Replicant ended when I killed the Shadowlord, the leader of the Shades who kidnapped my sister. Or was it his sister? The confusion lies in the revelation that was presented to me moments prior: the Shades were humans, or rather their disembodied souls. My sister and I were the eponymous Replicants, homunculi created to reunite with their respective souls after the passing of White Chlorination Syndrome, its effects depicted in the opening “snowfall” of Summer 2053. And in that scene… was me. Or was it actually the Shadowlord? After all, the Shadowlord is the boy I was in the beginning, whose call for help began the separation of souls from bodies. And 1,412 years later, the Shadowlord wanted those bodies back. For himself, but most of all for his sister. Just like me. And now he, along with most other people I encountered throughout the narrative, was dead by my hand. I almost cried when I was presented with what I had done, partly because of the depressing conclusion, but more so because of the gravity of what I had just experienced. In Replicant, I saw a response to the reduction of video games as incitement to violence.
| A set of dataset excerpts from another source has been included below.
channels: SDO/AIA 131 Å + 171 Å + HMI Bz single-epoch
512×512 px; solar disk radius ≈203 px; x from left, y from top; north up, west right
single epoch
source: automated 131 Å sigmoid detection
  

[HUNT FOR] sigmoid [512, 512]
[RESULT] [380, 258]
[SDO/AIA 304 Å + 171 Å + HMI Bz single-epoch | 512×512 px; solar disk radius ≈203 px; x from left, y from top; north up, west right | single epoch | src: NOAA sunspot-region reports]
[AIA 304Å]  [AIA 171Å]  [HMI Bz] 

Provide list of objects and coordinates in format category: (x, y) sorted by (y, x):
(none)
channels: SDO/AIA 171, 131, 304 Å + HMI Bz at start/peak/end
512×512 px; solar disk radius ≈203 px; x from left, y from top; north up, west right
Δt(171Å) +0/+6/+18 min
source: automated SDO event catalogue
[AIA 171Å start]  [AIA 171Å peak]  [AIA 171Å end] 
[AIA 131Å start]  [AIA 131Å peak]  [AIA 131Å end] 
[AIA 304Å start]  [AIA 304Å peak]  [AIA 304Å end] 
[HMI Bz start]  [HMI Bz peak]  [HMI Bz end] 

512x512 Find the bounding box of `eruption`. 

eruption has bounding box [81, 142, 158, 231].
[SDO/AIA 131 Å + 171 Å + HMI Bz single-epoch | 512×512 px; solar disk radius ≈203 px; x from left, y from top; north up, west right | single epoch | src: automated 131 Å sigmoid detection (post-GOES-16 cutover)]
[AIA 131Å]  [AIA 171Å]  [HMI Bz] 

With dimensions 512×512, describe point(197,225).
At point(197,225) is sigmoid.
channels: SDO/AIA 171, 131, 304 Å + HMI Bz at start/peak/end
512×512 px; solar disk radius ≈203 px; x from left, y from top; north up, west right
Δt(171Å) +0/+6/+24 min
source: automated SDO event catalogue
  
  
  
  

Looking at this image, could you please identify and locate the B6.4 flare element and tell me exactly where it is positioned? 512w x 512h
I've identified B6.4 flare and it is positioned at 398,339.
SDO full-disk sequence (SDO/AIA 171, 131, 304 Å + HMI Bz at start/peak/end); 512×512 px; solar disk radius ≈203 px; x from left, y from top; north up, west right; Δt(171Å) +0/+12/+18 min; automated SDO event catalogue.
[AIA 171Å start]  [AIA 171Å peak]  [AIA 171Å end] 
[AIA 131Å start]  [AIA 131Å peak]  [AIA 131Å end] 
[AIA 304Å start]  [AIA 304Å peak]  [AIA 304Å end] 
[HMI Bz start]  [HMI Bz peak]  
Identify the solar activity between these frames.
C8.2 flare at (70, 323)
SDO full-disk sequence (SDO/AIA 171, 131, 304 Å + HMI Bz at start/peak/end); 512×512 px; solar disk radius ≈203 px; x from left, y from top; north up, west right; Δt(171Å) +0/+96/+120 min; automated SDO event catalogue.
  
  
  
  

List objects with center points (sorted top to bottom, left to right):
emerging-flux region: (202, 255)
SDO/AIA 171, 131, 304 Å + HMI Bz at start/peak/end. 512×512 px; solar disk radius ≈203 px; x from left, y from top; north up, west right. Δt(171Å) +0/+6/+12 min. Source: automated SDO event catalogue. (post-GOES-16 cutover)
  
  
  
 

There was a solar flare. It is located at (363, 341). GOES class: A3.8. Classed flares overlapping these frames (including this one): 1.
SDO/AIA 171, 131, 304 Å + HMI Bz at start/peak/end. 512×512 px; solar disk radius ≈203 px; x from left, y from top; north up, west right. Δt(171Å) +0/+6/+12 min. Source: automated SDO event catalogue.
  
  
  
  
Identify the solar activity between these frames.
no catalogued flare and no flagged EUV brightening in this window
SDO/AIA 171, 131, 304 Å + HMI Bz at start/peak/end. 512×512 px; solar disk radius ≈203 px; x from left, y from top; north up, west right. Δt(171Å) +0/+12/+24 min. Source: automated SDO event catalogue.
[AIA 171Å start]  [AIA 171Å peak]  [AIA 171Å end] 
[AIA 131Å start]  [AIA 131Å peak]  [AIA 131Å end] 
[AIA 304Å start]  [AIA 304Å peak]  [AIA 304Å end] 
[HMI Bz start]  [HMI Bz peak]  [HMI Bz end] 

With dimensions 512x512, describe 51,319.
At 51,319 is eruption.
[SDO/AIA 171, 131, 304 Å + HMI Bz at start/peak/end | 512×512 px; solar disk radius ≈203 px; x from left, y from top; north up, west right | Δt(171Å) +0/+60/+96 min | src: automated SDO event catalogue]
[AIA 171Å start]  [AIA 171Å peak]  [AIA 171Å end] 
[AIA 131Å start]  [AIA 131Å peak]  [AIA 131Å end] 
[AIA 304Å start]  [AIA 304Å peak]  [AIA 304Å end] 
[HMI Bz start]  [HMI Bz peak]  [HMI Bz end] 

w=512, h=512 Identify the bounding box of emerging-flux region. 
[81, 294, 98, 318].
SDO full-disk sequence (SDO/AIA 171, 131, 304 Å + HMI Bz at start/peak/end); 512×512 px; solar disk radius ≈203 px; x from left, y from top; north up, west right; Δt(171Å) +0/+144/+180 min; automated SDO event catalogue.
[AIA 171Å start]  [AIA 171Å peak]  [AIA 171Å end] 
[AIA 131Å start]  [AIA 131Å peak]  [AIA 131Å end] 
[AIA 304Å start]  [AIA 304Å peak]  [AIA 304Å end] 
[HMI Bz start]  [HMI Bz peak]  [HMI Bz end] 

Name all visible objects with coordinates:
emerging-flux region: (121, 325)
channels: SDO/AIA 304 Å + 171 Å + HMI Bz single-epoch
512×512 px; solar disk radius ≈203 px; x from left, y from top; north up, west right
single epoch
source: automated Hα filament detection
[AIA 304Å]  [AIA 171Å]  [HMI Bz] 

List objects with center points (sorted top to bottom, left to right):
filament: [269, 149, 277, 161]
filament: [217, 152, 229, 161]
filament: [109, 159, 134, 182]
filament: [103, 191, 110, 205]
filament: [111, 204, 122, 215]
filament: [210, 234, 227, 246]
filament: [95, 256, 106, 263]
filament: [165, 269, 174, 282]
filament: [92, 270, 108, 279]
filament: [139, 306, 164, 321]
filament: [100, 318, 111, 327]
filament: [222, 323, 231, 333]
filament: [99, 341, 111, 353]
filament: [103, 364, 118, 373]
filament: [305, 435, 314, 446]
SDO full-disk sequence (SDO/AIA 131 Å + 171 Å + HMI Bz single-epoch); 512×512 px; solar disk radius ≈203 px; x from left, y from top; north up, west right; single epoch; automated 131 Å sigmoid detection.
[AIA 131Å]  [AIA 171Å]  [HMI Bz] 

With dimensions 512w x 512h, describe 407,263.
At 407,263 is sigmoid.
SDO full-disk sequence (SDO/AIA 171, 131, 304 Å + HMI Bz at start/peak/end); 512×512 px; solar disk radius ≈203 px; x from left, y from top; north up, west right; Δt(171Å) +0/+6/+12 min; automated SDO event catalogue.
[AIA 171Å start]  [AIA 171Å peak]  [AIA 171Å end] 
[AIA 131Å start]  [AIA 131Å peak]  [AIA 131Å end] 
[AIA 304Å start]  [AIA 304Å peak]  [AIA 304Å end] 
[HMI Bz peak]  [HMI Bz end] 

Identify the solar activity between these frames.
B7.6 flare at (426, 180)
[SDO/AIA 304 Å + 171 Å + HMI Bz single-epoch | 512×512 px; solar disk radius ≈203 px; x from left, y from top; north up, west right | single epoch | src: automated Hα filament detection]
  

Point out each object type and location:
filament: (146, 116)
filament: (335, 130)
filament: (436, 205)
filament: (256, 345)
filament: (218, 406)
As I said before, I have never slaughtered civilians for fun, and playing a violent video game ten years ago would not push me to do so. It isn’t a desire for violent entertainment that motivates most killers. Rather, when a person takes another’s life, they often do so because think that they are right. Because the killer’s target looks like the enemy that an authority figure, perhaps a President, identified for them. The numbers bear this assertion out: the deadliest mass shooting in the United States killed fifty-eight people, while the deaths resulting from the 2003 invasion of Iraq are estimated at close to half a million. When I killed thousands of virtual people in Replicant, picking up their old textbooks and toys along the way, it wasn’t out of a desire for wanton destruction. I did so because I genuinely thought it was right, because the Shades lived up to the ideas constructed for me about how an enemy should look and act. Replicant rejects the assumption that all video games are gleefully violent and uses that preconception to weave a tale about the dangers of dehumanization and the importance of empathy. In doing so, the game flips the script on moral crusaders who decry video game violence yet eagerly accept violence in its “proper” spaces, such as foreign battlefields and urban slums.
Replicant is far from a perfect game. Among its many flaws is cliched dialogue, which has a triple helping of anime cheese. Its runtime is padded, with dull side-quests and tedious requirements to achieve the full ending, and the combat isn’t interesting enough to sustain multiple playthroughs in and of itself. Yet the fact that Replicant manages to be so meaningful despite these serious flaws speaks to its worth. Gaming is a young medium that is already faced with myriad questions and accusations. The story that I played in Replicant has provided one answer, and I hope to play more stories that give their own answers as well.